---------- Исходный фрагмент

Сам автор (в предисловии и в позднейших письмах) дает на этот вопрос противоречивый и уклончивый ответ, считая, очевидно, что sapienti sat
— "мудрому достаточно" и читатель сам в состоянии разобраться. Но если кардиналы забавлялись "Похвальным словом" как шутовской выходкой, а
папа Лев Х с удовольствием отмечал: "Я рад, что наш Эразм тоже иногда умеет дурачиться", то некоторые схоласты сочли нужным выступить "в
защиту" разума, доказывая, что раз бог создал все науки, то "Эразм, приписывая эту честь Глупости, кощунствует". В ответ Эразм иронически
посвятил этому "защитнику разума", некоему Ле Куртурье ,две апологии. Даже среди друзей кое-кто советовал Эразму для ясности написать
"палинодию" (защиту противоположного тезиса), что-нибудь вроде "Похвалы Разуму" или "Похвалы Благодати". Не было недостатка, разумеется, и в
читателях вроде Т. Мора, оценивших юмор мысли Эразма. Любопытно, что и новейшая буржуазная критика на западе стоит перед той же дилеммой,
но — в соответствии с реакционными тенденциями истолкования культуры гуманизма и Возрождения, характерными для модернистских работ —
"Похвала Глупости" все чаще интерпретируется в духе христианской мистики и прославления иррационализма.
Однако заметим, что эта дилемма никогда не существовала для непредубежденного читателя, который всегда видел в произведении Эразма
под лукавой пародийной формой защиту жизнерадостного свободомыслия, направленную против невежества во славу человека и его разума.
Именно поэтому "Похвальное слово Глупости" и не нуждалось в дополнительной "палинодии" типа "Похвалы Разуму". Любопытно заглавие одного
французского перевода "Слова", вышедшего в 1715 году: "Похвальное слово Глупости" — произведение, которое правдиво представляет, как
человек из-за глупости потерял свой облик, и в приятной форме показывает, как вновь обрести здравый смысл и разум").
Через всю первую "философскую" часть речи проходит сатирический образ "мудреца", и черты этого антипода Глупости оттеняют основную
мысль Эразма. Отталкивающая и дикая внешность, волосатая кожа, дремучая борода, облик преждевременной старости (гл. XVII). Строгий,
глазастый, на пороки друзей зоркий, в дружбе пасмурный, неприятный (гл. XIX). На пиру угрюмо молчит и всех смущает неуместными вопросами.

--------------------

> _Задачи и задания_
#1 Кратко перескажите абзац фрагмента, начинающийся словами «Однако заметим», сохранив его основные факты.
#2 Сколько апологий, согласно фрагменту, Эразм посвятил Ле Куртурье?
#3 Перепишите отрезок фрагмента от «Через всю первую» по «смущает неуместными вопросами.» включительно, заменив «пасмурный» на «хмурый».

---------- Строки набора данных

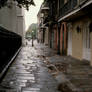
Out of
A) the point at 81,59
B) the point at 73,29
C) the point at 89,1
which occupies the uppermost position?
the point at 89,1

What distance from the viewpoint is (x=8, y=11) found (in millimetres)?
23891

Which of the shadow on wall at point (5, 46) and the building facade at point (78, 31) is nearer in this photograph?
the shadow on wall at point (5, 46)

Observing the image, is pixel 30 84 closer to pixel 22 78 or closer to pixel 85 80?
pixel 22 78

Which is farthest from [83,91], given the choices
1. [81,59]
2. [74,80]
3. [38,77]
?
[81,59]

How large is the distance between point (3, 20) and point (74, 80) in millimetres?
16035

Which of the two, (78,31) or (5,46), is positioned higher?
(78,31)

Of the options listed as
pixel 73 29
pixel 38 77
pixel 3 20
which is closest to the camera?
pixel 38 77

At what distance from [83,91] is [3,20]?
692 inches

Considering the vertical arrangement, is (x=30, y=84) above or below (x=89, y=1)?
below

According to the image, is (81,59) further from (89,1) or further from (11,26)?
(11,26)

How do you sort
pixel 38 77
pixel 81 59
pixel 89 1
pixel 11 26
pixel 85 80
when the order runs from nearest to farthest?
pixel 85 80 < pixel 38 77 < pixel 89 1 < pixel 81 59 < pixel 11 26

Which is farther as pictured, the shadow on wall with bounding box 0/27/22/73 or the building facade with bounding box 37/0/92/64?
the building facade with bounding box 37/0/92/64

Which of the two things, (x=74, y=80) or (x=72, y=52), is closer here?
(x=74, y=80)

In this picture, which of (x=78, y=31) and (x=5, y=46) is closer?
(x=5, y=46)
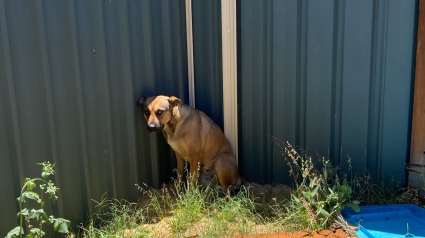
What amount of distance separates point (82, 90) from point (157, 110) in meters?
0.79

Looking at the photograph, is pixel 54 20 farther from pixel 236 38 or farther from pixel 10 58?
pixel 236 38

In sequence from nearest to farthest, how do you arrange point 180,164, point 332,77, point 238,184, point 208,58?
1. point 332,77
2. point 238,184
3. point 180,164
4. point 208,58

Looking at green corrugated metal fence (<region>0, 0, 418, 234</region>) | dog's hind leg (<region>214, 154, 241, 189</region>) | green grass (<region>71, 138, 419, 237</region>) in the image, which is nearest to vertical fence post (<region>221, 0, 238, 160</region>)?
green corrugated metal fence (<region>0, 0, 418, 234</region>)

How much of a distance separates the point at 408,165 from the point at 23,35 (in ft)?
13.8

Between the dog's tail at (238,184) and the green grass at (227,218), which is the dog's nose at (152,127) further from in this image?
the dog's tail at (238,184)

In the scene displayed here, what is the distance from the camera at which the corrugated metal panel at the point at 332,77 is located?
135 inches

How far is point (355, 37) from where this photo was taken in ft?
11.4

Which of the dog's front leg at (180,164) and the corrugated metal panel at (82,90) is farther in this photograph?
Answer: the dog's front leg at (180,164)

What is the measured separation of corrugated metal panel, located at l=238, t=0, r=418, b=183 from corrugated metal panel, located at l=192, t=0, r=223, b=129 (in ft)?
1.13

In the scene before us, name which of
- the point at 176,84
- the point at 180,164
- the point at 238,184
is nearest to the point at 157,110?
the point at 176,84

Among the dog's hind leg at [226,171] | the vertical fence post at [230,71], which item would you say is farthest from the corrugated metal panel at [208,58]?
the dog's hind leg at [226,171]

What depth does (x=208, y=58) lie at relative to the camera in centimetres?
414

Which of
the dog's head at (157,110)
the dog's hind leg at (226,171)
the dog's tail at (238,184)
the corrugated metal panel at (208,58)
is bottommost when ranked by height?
the dog's tail at (238,184)

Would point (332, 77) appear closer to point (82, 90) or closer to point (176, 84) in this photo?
point (176, 84)
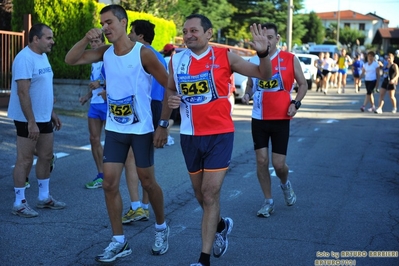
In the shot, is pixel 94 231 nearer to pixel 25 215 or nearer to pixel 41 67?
pixel 25 215

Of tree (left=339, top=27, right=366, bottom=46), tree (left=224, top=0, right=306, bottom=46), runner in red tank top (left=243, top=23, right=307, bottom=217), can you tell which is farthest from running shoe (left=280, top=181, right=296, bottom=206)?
tree (left=339, top=27, right=366, bottom=46)

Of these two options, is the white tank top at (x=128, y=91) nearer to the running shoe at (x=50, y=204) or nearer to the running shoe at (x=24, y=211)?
the running shoe at (x=24, y=211)

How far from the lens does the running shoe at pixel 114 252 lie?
5.41m

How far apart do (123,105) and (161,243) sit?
1237mm

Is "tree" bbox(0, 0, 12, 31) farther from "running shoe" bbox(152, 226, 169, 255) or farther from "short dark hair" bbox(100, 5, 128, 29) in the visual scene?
"running shoe" bbox(152, 226, 169, 255)

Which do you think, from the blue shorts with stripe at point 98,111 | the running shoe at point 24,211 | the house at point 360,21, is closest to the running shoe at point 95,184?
the blue shorts with stripe at point 98,111

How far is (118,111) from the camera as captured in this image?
571 centimetres

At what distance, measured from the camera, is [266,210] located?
7270 mm

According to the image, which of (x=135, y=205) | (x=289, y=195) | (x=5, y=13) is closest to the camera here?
(x=135, y=205)

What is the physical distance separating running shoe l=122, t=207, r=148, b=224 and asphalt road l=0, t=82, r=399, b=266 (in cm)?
9

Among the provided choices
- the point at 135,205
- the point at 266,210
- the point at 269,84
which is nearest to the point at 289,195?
the point at 266,210

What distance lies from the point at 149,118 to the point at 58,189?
3.17m

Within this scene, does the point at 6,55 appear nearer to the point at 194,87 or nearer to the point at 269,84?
the point at 269,84

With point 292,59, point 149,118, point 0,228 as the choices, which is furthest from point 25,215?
point 292,59
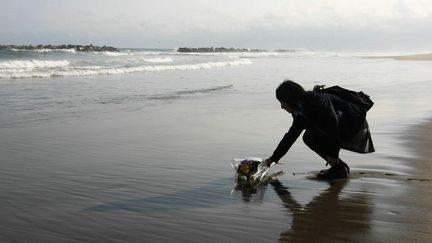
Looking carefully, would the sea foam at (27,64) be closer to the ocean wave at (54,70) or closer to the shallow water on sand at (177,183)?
the ocean wave at (54,70)

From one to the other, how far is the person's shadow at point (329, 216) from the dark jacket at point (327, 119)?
448mm

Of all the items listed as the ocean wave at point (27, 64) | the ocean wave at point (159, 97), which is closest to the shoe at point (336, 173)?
the ocean wave at point (159, 97)

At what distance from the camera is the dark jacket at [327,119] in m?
4.48

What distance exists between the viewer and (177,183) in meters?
4.81

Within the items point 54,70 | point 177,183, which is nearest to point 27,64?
point 54,70

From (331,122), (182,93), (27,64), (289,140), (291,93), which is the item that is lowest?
(182,93)

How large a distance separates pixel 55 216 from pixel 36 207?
335 mm

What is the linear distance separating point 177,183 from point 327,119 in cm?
159

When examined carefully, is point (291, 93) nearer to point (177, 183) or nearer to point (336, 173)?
point (336, 173)

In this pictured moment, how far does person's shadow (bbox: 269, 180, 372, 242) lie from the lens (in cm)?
335

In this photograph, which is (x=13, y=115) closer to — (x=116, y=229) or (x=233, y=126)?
(x=233, y=126)

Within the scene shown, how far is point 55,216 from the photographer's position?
3.75m

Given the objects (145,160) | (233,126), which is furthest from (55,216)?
(233,126)

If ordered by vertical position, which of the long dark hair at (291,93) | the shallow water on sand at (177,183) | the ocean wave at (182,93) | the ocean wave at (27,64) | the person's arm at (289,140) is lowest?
the shallow water on sand at (177,183)
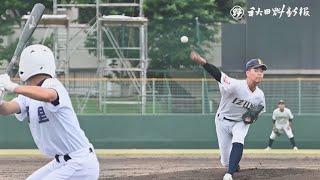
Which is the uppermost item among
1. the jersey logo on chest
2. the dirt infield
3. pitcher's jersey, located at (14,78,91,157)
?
pitcher's jersey, located at (14,78,91,157)

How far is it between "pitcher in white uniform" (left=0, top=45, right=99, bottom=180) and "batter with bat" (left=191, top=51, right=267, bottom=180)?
3.98 m

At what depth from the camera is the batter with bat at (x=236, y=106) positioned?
9008mm

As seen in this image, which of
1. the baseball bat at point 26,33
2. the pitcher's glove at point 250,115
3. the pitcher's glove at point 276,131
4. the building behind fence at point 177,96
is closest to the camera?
the baseball bat at point 26,33

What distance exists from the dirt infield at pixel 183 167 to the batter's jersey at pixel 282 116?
1.37 meters

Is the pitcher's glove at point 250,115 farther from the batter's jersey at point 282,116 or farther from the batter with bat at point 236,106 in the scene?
the batter's jersey at point 282,116

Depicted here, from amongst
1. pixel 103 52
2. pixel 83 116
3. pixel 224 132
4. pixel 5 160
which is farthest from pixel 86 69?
pixel 224 132

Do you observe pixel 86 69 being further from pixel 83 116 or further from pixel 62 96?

--------------------

> _Ответы ниже_
#1 Непредубежденный читатель никогда не сталкивался с этой дилеммой. За пародийной формой произведения Эразма он видел защиту жизнерадостного свободомыслия, направленную против невежества во славу человека и его разума. Поэтому «Похвальное слово Глупости» не нуждалось в «палинодии» вроде «Похвалы Разуму». Показательно заглавие французского перевода 1715 года: произведение правдиво представляет, как человек из-за глупости потерял свой облик, и в приятной форме показывает, как вновь обрести здравый смысл и разум.

#2 Две апологии.

#3
Через всю первую "философскую" часть речи проходит сатирический образ "мудреца", и черты этого антипода Глупости оттеняют основную
мысль Эразма. Отталкивающая и дикая внешность, волосатая кожа, дремучая борода, облик преждевременной старости (гл. XVII). Строгий,
глазастый, на пороки друзей зоркий, в дружбе хмурый, неприятный (гл. XIX). На пиру угрюмо молчит и всех смущает неуместными вопросами.